(Brief descriptive captions)
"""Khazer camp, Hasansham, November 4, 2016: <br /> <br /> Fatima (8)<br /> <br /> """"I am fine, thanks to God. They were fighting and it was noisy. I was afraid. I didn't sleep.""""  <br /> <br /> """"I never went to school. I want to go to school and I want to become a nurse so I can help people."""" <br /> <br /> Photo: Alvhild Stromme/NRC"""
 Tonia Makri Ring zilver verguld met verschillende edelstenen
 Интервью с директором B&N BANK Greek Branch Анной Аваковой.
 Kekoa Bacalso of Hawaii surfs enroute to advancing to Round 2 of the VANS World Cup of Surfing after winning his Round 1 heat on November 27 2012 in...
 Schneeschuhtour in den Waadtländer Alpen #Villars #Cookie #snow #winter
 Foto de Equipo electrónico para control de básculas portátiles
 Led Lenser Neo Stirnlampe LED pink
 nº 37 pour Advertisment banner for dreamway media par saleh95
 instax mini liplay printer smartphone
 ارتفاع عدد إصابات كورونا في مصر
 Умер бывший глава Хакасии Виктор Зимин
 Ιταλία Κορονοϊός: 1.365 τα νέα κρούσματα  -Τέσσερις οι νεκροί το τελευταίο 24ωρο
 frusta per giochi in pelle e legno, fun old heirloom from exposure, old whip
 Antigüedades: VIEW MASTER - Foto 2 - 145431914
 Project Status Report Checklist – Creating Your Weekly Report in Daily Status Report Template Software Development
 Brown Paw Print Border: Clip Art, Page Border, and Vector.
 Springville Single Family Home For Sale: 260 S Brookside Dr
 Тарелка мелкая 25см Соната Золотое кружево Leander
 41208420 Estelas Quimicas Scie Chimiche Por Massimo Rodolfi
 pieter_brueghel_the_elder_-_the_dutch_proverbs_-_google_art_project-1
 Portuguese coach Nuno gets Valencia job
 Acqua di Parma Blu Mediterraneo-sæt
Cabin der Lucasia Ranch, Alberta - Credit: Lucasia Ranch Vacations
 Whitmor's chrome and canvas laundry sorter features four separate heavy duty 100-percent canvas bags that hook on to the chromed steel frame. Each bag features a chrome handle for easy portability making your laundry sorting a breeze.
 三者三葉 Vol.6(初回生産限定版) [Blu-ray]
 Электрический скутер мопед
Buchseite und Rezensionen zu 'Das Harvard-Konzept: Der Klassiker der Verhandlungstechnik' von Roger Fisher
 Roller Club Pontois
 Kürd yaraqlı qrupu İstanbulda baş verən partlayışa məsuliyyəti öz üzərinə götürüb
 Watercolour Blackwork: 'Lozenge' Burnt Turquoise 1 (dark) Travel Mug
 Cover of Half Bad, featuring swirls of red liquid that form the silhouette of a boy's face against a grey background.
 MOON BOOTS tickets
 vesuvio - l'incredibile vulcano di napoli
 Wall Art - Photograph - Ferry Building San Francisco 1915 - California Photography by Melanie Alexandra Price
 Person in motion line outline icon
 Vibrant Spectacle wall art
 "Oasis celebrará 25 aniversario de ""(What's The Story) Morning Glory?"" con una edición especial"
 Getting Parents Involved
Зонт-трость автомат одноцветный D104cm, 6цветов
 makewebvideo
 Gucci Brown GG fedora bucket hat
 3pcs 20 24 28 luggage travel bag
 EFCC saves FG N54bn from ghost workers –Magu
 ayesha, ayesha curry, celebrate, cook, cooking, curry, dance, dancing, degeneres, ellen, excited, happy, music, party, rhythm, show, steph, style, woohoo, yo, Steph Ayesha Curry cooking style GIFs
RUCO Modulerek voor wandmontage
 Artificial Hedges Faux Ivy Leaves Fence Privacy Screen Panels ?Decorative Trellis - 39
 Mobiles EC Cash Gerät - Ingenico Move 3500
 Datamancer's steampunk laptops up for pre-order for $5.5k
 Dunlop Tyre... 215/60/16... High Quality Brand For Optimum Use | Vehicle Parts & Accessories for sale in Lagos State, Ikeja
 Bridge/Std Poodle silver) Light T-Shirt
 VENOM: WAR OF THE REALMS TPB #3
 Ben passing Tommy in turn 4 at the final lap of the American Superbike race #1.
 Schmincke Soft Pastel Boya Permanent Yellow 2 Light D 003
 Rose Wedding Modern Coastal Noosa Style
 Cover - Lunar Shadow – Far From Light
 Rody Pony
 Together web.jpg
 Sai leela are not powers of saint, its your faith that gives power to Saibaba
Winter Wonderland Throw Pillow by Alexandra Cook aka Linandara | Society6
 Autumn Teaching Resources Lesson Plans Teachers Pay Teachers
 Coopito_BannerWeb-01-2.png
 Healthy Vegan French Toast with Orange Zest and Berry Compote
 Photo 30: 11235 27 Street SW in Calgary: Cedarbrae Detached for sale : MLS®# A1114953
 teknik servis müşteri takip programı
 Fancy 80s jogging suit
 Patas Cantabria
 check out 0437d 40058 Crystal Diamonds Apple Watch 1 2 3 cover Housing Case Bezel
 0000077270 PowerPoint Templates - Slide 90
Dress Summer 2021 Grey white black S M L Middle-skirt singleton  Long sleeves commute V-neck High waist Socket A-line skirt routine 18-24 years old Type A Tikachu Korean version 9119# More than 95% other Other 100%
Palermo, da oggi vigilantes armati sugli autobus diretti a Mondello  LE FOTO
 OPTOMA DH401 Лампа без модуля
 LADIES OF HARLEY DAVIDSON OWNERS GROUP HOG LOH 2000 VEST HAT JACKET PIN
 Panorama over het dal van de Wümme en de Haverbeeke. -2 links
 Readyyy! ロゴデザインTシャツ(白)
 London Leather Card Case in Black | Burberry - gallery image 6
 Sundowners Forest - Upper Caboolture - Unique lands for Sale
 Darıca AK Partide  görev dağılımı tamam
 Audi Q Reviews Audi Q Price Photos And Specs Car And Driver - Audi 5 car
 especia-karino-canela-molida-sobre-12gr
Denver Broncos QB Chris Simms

**WHAT TO PRODUCE:** Write out all of the records word for word.

**ANSWER TO THE PROBLEM:**
"""Khazer camp, Hasansham, November 4, 2016: <br /> <br /> Fatima (8)<br /> <br /> """"I am fine, thanks to God. They were fighting and it was noisy. I was afraid. I didn't sleep.""""  <br /> <br /> """"I never went to school. I want to go to school and I want to become a nurse so I can help people."""" <br /> <br /> Photo: Alvhild Stromme/NRC"""
 Tonia Makri Ring zilver verguld met verschillende edelstenen
 Интервью с директором B&N BANK Greek Branch Анной Аваковой.
 Kekoa Bacalso of Hawaii surfs enroute to advancing to Round 2 of the VANS World Cup of Surfing after winning his Round 1 heat on November 27 2012 in...
 Schneeschuhtour in den Waadtländer Alpen #Villars #Cookie #snow #winter
 Foto de Equipo electrónico para control de básculas portátiles
 Led Lenser Neo Stirnlampe LED pink
 nº 37 pour Advertisment banner for dreamway media par saleh95
 instax mini liplay printer smartphone
 ارتفاع عدد إصابات كورونا في مصر
 Умер бывший глава Хакасии Виктор Зимин
 Ιταλία Κορονοϊός: 1.365 τα νέα κρούσματα  -Τέσσερις οι νεκροί το τελευταίο 24ωρο
 frusta per giochi in pelle e legno, fun old heirloom from exposure, old whip
 Antigüedades: VIEW MASTER - Foto 2 - 145431914
 Project Status Report Checklist – Creating Your Weekly Report in Daily Status Report Template Software Development
 Brown Paw Print Border: Clip Art, Page Border, and Vector.
 Springville Single Family Home For Sale: 260 S Brookside Dr
 Тарелка мелкая 25см Соната Золотое кружево Leander
 41208420 Estelas Quimicas Scie Chimiche Por Massimo Rodolfi
 pieter_brueghel_the_elder_-_the_dutch_proverbs_-_google_art_project-1
 Portuguese coach Nuno gets Valencia job
 Acqua di Parma Blu Mediterraneo-sæt
Cabin der Lucasia Ranch, Alberta - Credit: Lucasia Ranch Vacations
 Whitmor's chrome and canvas laundry sorter features four separate heavy duty 100-percent canvas bags that hook on to the chromed steel frame. Each bag features a chrome handle for easy portability making your laundry sorting a breeze.
 三者三葉 Vol.6(初回生産限定版) [Blu-ray]
 Электрический скутер мопед
Buchseite und Rezensionen zu 'Das Harvard-Konzept: Der Klassiker der Verhandlungstechnik' von Roger Fisher
 Roller Club Pontois
 Kürd yaraqlı qrupu İstanbulda baş verən partlayışa məsuliyyəti öz üzərinə götürüb
 Watercolour Blackwork: 'Lozenge' Burnt Turquoise 1 (dark) Travel Mug
 Cover of Half Bad, featuring swirls of red liquid that form the silhouette of a boy's face against a grey background.
 MOON BOOTS tickets
 vesuvio - l'incredibile vulcano di napoli
 Wall Art - Photograph - Ferry Building San Francisco 1915 - California Photography by Melanie Alexandra Price
 Person in motion line outline icon
 Vibrant Spectacle wall art
 "Oasis celebrará 25 aniversario de ""(What's The Story) Morning Glory?"" con una edición especial"
 Getting Parents Involved
Зонт-трость автомат одноцветный D104cm, 6цветов
 makewebvideo
 Gucci Brown GG fedora bucket hat
 3pcs 20 24 28 luggage travel bag
 EFCC saves FG N54bn from ghost workers –Magu
 ayesha, ayesha curry, celebrate, cook, cooking, curry, dance, dancing, degeneres, ellen, excited, happy, music, party, rhythm, show, steph, style, woohoo, yo, Steph Ayesha Curry cooking style GIFs
RUCO Modulerek voor wandmontage
 Artificial Hedges Faux Ivy Leaves Fence Privacy Screen Panels ?Decorative Trellis - 39
 Mobiles EC Cash Gerät - Ingenico Move 3500
 Datamancer's steampunk laptops up for pre-order for $5.5k
 Dunlop Tyre... 215/60/16... High Quality Brand For Optimum Use | Vehicle Parts & Accessories for sale in Lagos State, Ikeja
 Bridge/Std Poodle silver) Light T-Shirt
 VENOM: WAR OF THE REALMS TPB #3
 Ben passing Tommy in turn 4 at the final lap of the American Superbike race #1.
 Schmincke Soft Pastel Boya Permanent Yellow 2 Light D 003
 Rose Wedding Modern Coastal Noosa Style
 Cover - Lunar Shadow – Far From Light
 Rody Pony
 Together web.jpg
 Sai leela are not powers of saint, its your faith that gives power to Saibaba
Winter Wonderland Throw Pillow by Alexandra Cook aka Linandara | Society6
 Autumn Teaching Resources Lesson Plans Teachers Pay Teachers
 Coopito_BannerWeb-01-2.png
 Healthy Vegan French Toast with Orange Zest and Berry Compote
 Photo 30: 11235 27 Street SW in Calgary: Cedarbrae Detached for sale : MLS®# A1114953
 teknik servis müşteri takip programı
 Fancy 80s jogging suit
 Patas Cantabria
 check out 0437d 40058 Crystal Diamonds Apple Watch 1 2 3 cover Housing Case Bezel
 0000077270 PowerPoint Templates - Slide 90
Dress Summer 2021 Grey white black S M L Middle-skirt singleton  Long sleeves commute V-neck High waist Socket A-line skirt routine 18-24 years old Type A Tikachu Korean version 9119# More than 95% other Other 100%
Palermo, da oggi vigilantes armati sugli autobus diretti a Mondello  LE FOTO
 OPTOMA DH401 Лампа без модуля
 LADIES OF HARLEY DAVIDSON OWNERS GROUP HOG LOH 2000 VEST HAT JACKET PIN
 Panorama over het dal van de Wümme en de Haverbeeke. -2 links
 Readyyy! ロゴデザインTシャツ(白)
 London Leather Card Case in Black | Burberry - gallery image 6
 Sundowners Forest - Upper Caboolture - Unique lands for Sale
 Darıca AK Partide  görev dağılımı tamam
 Audi Q Reviews Audi Q Price Photos And Specs Car And Driver - Audi 5 car
 especia-karino-canela-molida-sobre-12gr
Denver Broncos QB Chris Simms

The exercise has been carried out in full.